* _Aim_
Substitute "construction excavator" for every occurrence of "yellow excavator" in the listing below, and leave everything else unchanged.

---------- Source data ----------

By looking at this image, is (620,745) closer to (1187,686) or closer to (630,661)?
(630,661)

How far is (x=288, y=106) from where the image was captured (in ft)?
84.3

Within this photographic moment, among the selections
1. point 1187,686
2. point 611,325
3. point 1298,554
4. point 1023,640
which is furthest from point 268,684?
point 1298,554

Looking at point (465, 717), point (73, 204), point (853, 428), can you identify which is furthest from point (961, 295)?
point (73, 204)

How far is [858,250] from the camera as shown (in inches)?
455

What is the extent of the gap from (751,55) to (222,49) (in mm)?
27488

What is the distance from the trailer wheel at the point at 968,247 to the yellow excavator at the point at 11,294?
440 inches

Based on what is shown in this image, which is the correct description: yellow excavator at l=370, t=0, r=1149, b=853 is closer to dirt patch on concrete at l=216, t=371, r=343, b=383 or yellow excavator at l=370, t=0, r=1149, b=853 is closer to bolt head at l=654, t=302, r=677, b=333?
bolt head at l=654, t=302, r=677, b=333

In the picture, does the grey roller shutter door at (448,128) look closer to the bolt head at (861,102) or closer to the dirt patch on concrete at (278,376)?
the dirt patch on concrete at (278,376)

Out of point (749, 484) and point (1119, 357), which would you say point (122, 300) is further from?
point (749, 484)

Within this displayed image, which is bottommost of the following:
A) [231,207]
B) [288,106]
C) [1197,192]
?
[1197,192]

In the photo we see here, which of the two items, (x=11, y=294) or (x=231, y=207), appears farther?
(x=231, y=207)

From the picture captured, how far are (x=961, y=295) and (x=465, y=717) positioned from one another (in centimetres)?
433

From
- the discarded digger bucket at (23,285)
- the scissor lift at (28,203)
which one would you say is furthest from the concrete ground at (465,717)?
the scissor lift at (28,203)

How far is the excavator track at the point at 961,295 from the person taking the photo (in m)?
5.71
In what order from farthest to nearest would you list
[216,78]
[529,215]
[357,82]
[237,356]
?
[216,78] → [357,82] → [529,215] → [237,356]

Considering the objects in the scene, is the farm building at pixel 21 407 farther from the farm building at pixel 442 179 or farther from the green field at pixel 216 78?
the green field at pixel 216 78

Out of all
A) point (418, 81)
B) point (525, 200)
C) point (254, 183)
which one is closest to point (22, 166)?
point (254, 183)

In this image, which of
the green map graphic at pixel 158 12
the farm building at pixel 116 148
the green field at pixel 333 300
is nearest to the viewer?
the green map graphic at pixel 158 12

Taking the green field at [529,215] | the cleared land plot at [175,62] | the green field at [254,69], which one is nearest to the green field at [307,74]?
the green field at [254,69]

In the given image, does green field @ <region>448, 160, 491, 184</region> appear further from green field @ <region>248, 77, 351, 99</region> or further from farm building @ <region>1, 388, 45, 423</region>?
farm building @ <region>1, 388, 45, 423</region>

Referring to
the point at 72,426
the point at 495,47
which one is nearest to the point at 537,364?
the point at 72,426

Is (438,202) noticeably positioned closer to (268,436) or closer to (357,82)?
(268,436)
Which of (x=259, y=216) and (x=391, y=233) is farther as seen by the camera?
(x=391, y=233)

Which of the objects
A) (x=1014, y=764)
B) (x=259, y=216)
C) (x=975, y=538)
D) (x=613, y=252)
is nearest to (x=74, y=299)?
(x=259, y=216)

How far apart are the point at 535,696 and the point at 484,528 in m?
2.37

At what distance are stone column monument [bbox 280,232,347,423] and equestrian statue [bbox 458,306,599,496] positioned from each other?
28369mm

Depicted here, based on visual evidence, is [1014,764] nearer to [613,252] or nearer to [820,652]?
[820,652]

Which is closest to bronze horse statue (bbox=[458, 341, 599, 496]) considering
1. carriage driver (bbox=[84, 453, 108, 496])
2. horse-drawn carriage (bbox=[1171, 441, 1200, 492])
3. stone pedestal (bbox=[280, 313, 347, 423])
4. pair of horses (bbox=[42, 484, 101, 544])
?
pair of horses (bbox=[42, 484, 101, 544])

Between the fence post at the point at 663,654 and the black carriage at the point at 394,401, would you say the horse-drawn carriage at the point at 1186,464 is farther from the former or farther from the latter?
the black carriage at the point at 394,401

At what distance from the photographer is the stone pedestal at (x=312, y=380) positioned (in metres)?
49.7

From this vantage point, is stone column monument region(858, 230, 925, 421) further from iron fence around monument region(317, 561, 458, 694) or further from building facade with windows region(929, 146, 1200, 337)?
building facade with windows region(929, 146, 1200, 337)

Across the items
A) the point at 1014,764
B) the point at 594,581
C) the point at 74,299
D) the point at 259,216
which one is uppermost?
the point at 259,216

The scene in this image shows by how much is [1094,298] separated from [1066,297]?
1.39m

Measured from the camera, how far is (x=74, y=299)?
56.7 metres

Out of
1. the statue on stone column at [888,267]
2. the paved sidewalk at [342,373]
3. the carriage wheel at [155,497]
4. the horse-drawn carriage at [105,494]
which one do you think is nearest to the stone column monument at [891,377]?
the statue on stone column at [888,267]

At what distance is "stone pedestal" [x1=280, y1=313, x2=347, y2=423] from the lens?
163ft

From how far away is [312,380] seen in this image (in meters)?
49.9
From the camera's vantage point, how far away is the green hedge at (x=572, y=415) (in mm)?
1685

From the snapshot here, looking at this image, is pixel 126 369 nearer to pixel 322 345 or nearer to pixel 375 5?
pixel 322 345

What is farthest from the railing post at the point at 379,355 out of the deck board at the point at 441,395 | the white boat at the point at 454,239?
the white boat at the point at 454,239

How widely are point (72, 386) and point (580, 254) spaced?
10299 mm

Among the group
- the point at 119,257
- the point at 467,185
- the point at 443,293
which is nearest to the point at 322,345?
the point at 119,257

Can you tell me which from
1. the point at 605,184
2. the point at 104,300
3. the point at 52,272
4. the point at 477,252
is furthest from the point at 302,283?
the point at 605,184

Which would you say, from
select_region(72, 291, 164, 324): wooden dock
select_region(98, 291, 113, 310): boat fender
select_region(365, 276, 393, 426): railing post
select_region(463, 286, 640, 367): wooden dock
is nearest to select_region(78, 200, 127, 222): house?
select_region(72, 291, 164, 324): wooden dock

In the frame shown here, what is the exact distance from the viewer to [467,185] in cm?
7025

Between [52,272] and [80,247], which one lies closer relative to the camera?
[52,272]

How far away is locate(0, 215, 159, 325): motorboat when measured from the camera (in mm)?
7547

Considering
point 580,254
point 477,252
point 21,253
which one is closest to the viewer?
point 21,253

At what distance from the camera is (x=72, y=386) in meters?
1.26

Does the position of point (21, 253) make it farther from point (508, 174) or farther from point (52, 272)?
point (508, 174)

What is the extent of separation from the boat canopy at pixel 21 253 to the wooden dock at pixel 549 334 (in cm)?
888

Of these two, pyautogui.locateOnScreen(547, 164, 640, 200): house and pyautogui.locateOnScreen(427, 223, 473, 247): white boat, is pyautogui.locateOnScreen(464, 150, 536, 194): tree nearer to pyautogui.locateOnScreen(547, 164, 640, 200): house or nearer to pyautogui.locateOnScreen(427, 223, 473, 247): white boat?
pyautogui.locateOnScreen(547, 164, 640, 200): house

----------

* _Answer below_
By looking at this image, is (620,745) closer to (1187,686) or closer to (630,661)?
(630,661)

How far is (x=288, y=106) from where the image was captured (in ft)?
84.3

Within this photographic moment, among the selections
1. point 1187,686
2. point 611,325
3. point 1298,554
4. point 1023,640
which is furthest from point 268,684?
point 1298,554

Looking at point (465, 717), point (73, 204), point (853, 428), can you identify which is furthest from point (961, 295)?
point (73, 204)

How far is [858,250] from the camera as shown (in inches)?
455

What is the extent of the gap from (751,55) to (222,49) (in mm)?
27488

What is the distance from the trailer wheel at the point at 968,247 to the construction excavator at the point at 11,294?
440 inches

Based on what is shown in this image, which is the correct description: construction excavator at l=370, t=0, r=1149, b=853 is closer to dirt patch on concrete at l=216, t=371, r=343, b=383 or construction excavator at l=370, t=0, r=1149, b=853 is closer to bolt head at l=654, t=302, r=677, b=333?
bolt head at l=654, t=302, r=677, b=333

In the picture, does the grey roller shutter door at (448,128) look closer to the bolt head at (861,102) or closer to the dirt patch on concrete at (278,376)?
the dirt patch on concrete at (278,376)

Out of point (749, 484) and point (1119, 357), which would you say point (122, 300) is further from?
point (749, 484)

Within this displayed image, which is bottommost of the following:
A) [231,207]
B) [288,106]
C) [1197,192]
?
[1197,192]

In the photo we see here, which of the two items, (x=11, y=294) or (x=231, y=207), appears farther?
(x=231, y=207)

From the picture captured, how far are (x=961, y=295) and (x=465, y=717) positioned from one another (in centimetres)?
433

From
- the discarded digger bucket at (23,285)
- the scissor lift at (28,203)
which one would you say is furthest from the concrete ground at (465,717)?
the scissor lift at (28,203)

How far is the excavator track at the point at 961,295 from the person taking the photo (in m)?
5.71
In what order from farthest to nearest would you list
[216,78]
[529,215]
[357,82]
[237,356]
?
[216,78] → [357,82] → [529,215] → [237,356]

Considering the objects in the scene, is the farm building at pixel 21 407 farther from the farm building at pixel 442 179 or farther from the green field at pixel 216 78?
the green field at pixel 216 78

Out of all
A) point (418, 81)
B) point (525, 200)
C) point (254, 183)
which one is closest to point (22, 166)?
point (254, 183)

In this image, which of
the green map graphic at pixel 158 12
the farm building at pixel 116 148
the green field at pixel 333 300
is nearest to the viewer?
the green map graphic at pixel 158 12

Taking the green field at [529,215] | the cleared land plot at [175,62] | the green field at [254,69], which one is nearest to the green field at [307,74]?
the green field at [254,69]

In the given image, does green field @ <region>448, 160, 491, 184</region> appear further from green field @ <region>248, 77, 351, 99</region> or further from farm building @ <region>1, 388, 45, 423</region>?
farm building @ <region>1, 388, 45, 423</region>

Referring to
the point at 72,426
the point at 495,47
which one is nearest to the point at 537,364?
the point at 72,426

Is (438,202) noticeably positioned closer to (268,436) or closer to (357,82)?
(268,436)
Which of (x=259, y=216) and (x=391, y=233) is farther as seen by the camera?
(x=391, y=233)

Which of the objects
A) (x=1014, y=764)
B) (x=259, y=216)
C) (x=975, y=538)
D) (x=613, y=252)
is nearest to (x=74, y=299)?
(x=259, y=216)

How far apart are the point at 535,696 and the point at 484,528 in m?
2.37

At what distance are stone column monument [bbox 280,232,347,423] and equestrian statue [bbox 458,306,599,496] positioned from each other?
28369mm

Depicted here, based on visual evidence, is [1014,764] nearer to [613,252] or nearer to [820,652]?
[820,652]

Which is closest to bronze horse statue (bbox=[458, 341, 599, 496]) considering
1. carriage driver (bbox=[84, 453, 108, 496])
2. horse-drawn carriage (bbox=[1171, 441, 1200, 492])
3. stone pedestal (bbox=[280, 313, 347, 423])
4. pair of horses (bbox=[42, 484, 101, 544])
?
pair of horses (bbox=[42, 484, 101, 544])

Between the fence post at the point at 663,654 and the black carriage at the point at 394,401, would you say the horse-drawn carriage at the point at 1186,464 is farther from the former or farther from the latter?
the black carriage at the point at 394,401

At what distance from the photographer is the stone pedestal at (x=312, y=380) positioned (in metres)?
49.7

From this vantage point, is stone column monument region(858, 230, 925, 421) further from iron fence around monument region(317, 561, 458, 694) or further from building facade with windows region(929, 146, 1200, 337)?
building facade with windows region(929, 146, 1200, 337)

Across the items
A) the point at 1014,764
B) the point at 594,581
C) the point at 74,299
D) the point at 259,216
which one is uppermost?
the point at 259,216

The scene in this image shows by how much is [1094,298] separated from [1066,297]?
1.39m

Measured from the camera, how far is (x=74, y=299)?
56.7 metres

Out of
1. the statue on stone column at [888,267]
2. the paved sidewalk at [342,373]
3. the carriage wheel at [155,497]
4. the horse-drawn carriage at [105,494]
which one do you think is nearest to the stone column monument at [891,377]?
the statue on stone column at [888,267]

At what distance is "stone pedestal" [x1=280, y1=313, x2=347, y2=423] from the lens?
163ft

From how far away is [312,380] seen in this image (in meters)?
49.9
From the camera's vantage point, how far away is the green hedge at (x=572, y=415) (in mm)?
1685

From the snapshot here, looking at this image, is pixel 126 369 nearer to pixel 322 345 or nearer to pixel 375 5?
pixel 322 345

What is farthest from the railing post at the point at 379,355 out of the deck board at the point at 441,395 | the white boat at the point at 454,239?
the white boat at the point at 454,239

How widely are point (72, 386) and point (580, 254) spaced?
10299 mm

Among the group
- the point at 119,257
- the point at 467,185
- the point at 443,293
which is nearest to the point at 322,345?
the point at 119,257

Can you tell me which from
1. the point at 605,184
2. the point at 104,300
3. the point at 52,272
4. the point at 477,252
is furthest from the point at 302,283?
the point at 605,184

Which would you say, from
select_region(72, 291, 164, 324): wooden dock
select_region(98, 291, 113, 310): boat fender
select_region(365, 276, 393, 426): railing post
select_region(463, 286, 640, 367): wooden dock
is nearest to select_region(78, 200, 127, 222): house?
select_region(72, 291, 164, 324): wooden dock

In the frame shown here, what is the exact distance from the viewer to [467,185] in cm?
7025

Between [52,272] and [80,247], which one lies closer relative to the camera?
[52,272]

How far away is locate(0, 215, 159, 325): motorboat when measured from the camera (in mm)?
7547

Considering
point 580,254
point 477,252
point 21,253
which one is closest to the viewer?
point 21,253

At what distance from the camera is (x=72, y=386) in meters?
1.26

Does the position of point (21, 253) make it farther from point (508, 174) or farther from point (52, 272)?
point (508, 174)

What is the extent of separation from the boat canopy at pixel 21 253 to the wooden dock at pixel 549 334 (in cm)?
888

Of these two, pyautogui.locateOnScreen(547, 164, 640, 200): house and pyautogui.locateOnScreen(427, 223, 473, 247): white boat, is pyautogui.locateOnScreen(464, 150, 536, 194): tree nearer to pyautogui.locateOnScreen(547, 164, 640, 200): house or nearer to pyautogui.locateOnScreen(427, 223, 473, 247): white boat?
pyautogui.locateOnScreen(547, 164, 640, 200): house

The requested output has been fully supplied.